Provided data:
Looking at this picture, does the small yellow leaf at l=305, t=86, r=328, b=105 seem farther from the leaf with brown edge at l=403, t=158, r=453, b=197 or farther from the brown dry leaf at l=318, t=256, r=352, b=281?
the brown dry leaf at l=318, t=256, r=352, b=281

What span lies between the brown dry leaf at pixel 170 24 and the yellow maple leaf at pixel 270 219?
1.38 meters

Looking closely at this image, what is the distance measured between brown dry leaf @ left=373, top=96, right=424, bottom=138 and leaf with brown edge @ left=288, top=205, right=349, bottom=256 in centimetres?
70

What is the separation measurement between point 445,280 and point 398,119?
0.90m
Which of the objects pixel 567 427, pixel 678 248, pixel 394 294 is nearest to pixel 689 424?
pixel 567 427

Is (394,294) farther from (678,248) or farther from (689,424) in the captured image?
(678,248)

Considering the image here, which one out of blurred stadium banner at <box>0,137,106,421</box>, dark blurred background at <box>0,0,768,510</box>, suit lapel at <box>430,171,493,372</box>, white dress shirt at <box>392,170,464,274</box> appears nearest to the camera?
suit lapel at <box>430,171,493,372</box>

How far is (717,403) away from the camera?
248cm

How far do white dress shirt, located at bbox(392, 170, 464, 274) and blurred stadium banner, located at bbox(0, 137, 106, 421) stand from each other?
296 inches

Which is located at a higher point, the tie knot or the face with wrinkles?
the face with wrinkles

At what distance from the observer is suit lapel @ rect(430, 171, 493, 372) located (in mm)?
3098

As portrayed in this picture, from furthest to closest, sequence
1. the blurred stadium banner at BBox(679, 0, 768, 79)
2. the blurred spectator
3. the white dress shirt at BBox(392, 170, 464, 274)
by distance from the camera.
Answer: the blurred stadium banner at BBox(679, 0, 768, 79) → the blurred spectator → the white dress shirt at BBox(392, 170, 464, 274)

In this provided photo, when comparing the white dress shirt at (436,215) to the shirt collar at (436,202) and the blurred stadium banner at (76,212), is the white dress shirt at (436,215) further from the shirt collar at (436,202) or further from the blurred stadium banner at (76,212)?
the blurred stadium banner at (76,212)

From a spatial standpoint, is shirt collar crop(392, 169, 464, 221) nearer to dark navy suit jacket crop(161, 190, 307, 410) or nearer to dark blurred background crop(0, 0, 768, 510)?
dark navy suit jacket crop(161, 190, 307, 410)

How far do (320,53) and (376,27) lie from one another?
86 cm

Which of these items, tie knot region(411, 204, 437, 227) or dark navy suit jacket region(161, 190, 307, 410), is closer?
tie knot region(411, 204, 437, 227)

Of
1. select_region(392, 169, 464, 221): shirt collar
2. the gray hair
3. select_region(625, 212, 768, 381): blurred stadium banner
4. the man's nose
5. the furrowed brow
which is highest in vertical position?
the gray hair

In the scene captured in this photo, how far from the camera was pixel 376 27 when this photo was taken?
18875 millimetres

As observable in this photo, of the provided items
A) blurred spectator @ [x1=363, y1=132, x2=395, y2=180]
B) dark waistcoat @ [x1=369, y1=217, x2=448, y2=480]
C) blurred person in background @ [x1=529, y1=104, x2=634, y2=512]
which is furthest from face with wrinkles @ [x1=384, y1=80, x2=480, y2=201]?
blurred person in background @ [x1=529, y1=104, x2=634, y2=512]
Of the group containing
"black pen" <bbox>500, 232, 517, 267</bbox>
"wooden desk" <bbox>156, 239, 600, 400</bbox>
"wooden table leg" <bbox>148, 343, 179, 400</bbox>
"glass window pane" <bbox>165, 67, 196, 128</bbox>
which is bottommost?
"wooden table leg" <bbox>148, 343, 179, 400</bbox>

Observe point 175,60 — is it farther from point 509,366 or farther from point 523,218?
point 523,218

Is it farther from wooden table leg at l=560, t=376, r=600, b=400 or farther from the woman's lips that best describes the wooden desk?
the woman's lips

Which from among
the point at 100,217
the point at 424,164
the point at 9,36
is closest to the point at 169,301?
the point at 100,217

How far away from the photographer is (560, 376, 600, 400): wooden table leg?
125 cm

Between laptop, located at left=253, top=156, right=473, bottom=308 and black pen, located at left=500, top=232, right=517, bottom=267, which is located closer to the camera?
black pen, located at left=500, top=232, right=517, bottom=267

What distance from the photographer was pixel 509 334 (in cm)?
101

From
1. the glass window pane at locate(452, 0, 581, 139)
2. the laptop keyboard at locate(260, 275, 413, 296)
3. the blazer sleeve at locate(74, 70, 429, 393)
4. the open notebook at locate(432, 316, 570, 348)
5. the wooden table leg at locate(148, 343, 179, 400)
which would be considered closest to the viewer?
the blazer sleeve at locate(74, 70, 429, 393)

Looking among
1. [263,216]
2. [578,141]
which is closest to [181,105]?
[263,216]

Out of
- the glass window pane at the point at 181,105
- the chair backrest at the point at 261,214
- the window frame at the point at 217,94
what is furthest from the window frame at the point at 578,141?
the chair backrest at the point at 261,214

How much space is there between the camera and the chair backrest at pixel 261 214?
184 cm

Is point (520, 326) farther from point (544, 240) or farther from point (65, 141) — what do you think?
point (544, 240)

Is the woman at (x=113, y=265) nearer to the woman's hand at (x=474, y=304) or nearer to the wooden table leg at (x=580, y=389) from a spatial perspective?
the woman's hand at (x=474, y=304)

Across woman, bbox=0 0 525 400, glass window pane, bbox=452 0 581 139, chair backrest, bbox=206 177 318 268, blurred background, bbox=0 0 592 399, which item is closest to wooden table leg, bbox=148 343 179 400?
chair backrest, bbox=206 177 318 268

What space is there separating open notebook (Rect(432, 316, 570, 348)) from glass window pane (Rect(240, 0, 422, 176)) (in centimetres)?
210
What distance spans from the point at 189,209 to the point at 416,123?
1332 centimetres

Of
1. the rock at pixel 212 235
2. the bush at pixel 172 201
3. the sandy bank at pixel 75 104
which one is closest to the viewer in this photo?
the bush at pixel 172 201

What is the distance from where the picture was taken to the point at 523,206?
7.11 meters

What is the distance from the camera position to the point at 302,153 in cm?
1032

Challenge: Quote the listing in full, please, keeping every line exact.

The completed task:
Looking at this picture, does the small yellow leaf at l=305, t=86, r=328, b=105 seem farther from the leaf with brown edge at l=403, t=158, r=453, b=197 or farther from the brown dry leaf at l=318, t=256, r=352, b=281?
the brown dry leaf at l=318, t=256, r=352, b=281

What span lies between the brown dry leaf at pixel 170 24 and the yellow maple leaf at pixel 270 219?
1.38 meters

Looking closely at this image, what is the distance measured between brown dry leaf @ left=373, top=96, right=424, bottom=138 and leaf with brown edge @ left=288, top=205, right=349, bottom=256 in centimetres?
70

What is the separation measurement between point 445,280 and point 398,119?
0.90m
Which of the objects pixel 567 427, pixel 678 248, pixel 394 294 is nearest to pixel 689 424?
pixel 567 427

Is (394,294) farther from (678,248) or farther from (689,424) in the captured image?
(678,248)

Considering the image here, which one out of blurred stadium banner at <box>0,137,106,421</box>, dark blurred background at <box>0,0,768,510</box>, suit lapel at <box>430,171,493,372</box>, white dress shirt at <box>392,170,464,274</box> appears nearest to the camera?
suit lapel at <box>430,171,493,372</box>

How far is (717,403) away from the camera?
248cm

How far do white dress shirt, located at bbox(392, 170, 464, 274) and blurred stadium banner, located at bbox(0, 137, 106, 421) stand from each other?
296 inches

Which is located at a higher point, the tie knot or the face with wrinkles?
the face with wrinkles

At what distance from the observer is suit lapel @ rect(430, 171, 493, 372) located (in mm)?
3098

As portrayed in this picture, from furthest to closest, sequence
1. the blurred stadium banner at BBox(679, 0, 768, 79)
2. the blurred spectator
3. the white dress shirt at BBox(392, 170, 464, 274)
by distance from the camera.
Answer: the blurred stadium banner at BBox(679, 0, 768, 79) → the blurred spectator → the white dress shirt at BBox(392, 170, 464, 274)

In this provided photo, when comparing the white dress shirt at (436,215) to the shirt collar at (436,202) and the blurred stadium banner at (76,212), is the white dress shirt at (436,215) further from the shirt collar at (436,202) or further from the blurred stadium banner at (76,212)?
the blurred stadium banner at (76,212)

From a spatial standpoint, is shirt collar crop(392, 169, 464, 221) nearer to dark navy suit jacket crop(161, 190, 307, 410) or nearer to dark blurred background crop(0, 0, 768, 510)?
dark navy suit jacket crop(161, 190, 307, 410)

How far do (320,53) and (376,27) lie from one another?
86 cm

Which of these items, tie knot region(411, 204, 437, 227) or dark navy suit jacket region(161, 190, 307, 410), is closer?
tie knot region(411, 204, 437, 227)

Of
1. select_region(392, 169, 464, 221): shirt collar
2. the gray hair
3. select_region(625, 212, 768, 381): blurred stadium banner
4. the man's nose
5. the furrowed brow
which is highest in vertical position?
the gray hair

In the scene captured in this photo, how far from the camera was pixel 376 27 when this photo was taken?
18875 millimetres

As observable in this photo, of the provided items
A) blurred spectator @ [x1=363, y1=132, x2=395, y2=180]
B) dark waistcoat @ [x1=369, y1=217, x2=448, y2=480]
C) blurred person in background @ [x1=529, y1=104, x2=634, y2=512]
which is furthest from face with wrinkles @ [x1=384, y1=80, x2=480, y2=201]?
blurred person in background @ [x1=529, y1=104, x2=634, y2=512]
Of the group containing
"black pen" <bbox>500, 232, 517, 267</bbox>
"wooden desk" <bbox>156, 239, 600, 400</bbox>
"wooden table leg" <bbox>148, 343, 179, 400</bbox>
"glass window pane" <bbox>165, 67, 196, 128</bbox>
which is bottommost?
"wooden table leg" <bbox>148, 343, 179, 400</bbox>

Observe point 175,60 — is it farther from point 509,366 or farther from point 523,218?
point 523,218

Is it farther from wooden table leg at l=560, t=376, r=600, b=400 or farther from the woman's lips that best describes the wooden desk?
the woman's lips

Which from among
the point at 100,217
the point at 424,164
the point at 9,36
is closest to the point at 169,301?
the point at 100,217

How far away from the photographer is (560, 376, 600, 400): wooden table leg?
125 cm

Between laptop, located at left=253, top=156, right=473, bottom=308 and black pen, located at left=500, top=232, right=517, bottom=267, which is located closer to the camera?
black pen, located at left=500, top=232, right=517, bottom=267

What distance from the photographer was pixel 509 334 (in cm)?
101

From
1. the glass window pane at locate(452, 0, 581, 139)
2. the laptop keyboard at locate(260, 275, 413, 296)
3. the blazer sleeve at locate(74, 70, 429, 393)
4. the open notebook at locate(432, 316, 570, 348)
5. the wooden table leg at locate(148, 343, 179, 400)
which would be considered closest to the viewer?
the blazer sleeve at locate(74, 70, 429, 393)

Looking among
1. [263,216]
2. [578,141]
which is closest to [181,105]?
[263,216]

Out of
- the glass window pane at the point at 181,105
- the chair backrest at the point at 261,214
- the window frame at the point at 217,94
what is furthest from the window frame at the point at 578,141?
the chair backrest at the point at 261,214

How much space is there between the camera and the chair backrest at pixel 261 214?
184 cm

Is point (520, 326) farther from point (544, 240) or farther from point (65, 141) — what do you think?
point (544, 240)

Is the woman at (x=113, y=265) nearer to the woman's hand at (x=474, y=304) or nearer to the wooden table leg at (x=580, y=389) from a spatial perspective?
the woman's hand at (x=474, y=304)

Across woman, bbox=0 0 525 400, glass window pane, bbox=452 0 581 139, chair backrest, bbox=206 177 318 268, blurred background, bbox=0 0 592 399, which item is closest to wooden table leg, bbox=148 343 179 400?
chair backrest, bbox=206 177 318 268

What space is there separating open notebook (Rect(432, 316, 570, 348)) from glass window pane (Rect(240, 0, 422, 176)) (in centimetres)?
210
What distance spans from the point at 189,209 to the point at 416,123?
1332 centimetres

Of
1. the rock at pixel 212 235
2. the bush at pixel 172 201
3. the sandy bank at pixel 75 104
which one is closest to the viewer in this photo?
the bush at pixel 172 201

What is the distance from where the picture was taken to the point at 523,206?
7.11 meters

What is the distance from the camera position to the point at 302,153 in cm?
1032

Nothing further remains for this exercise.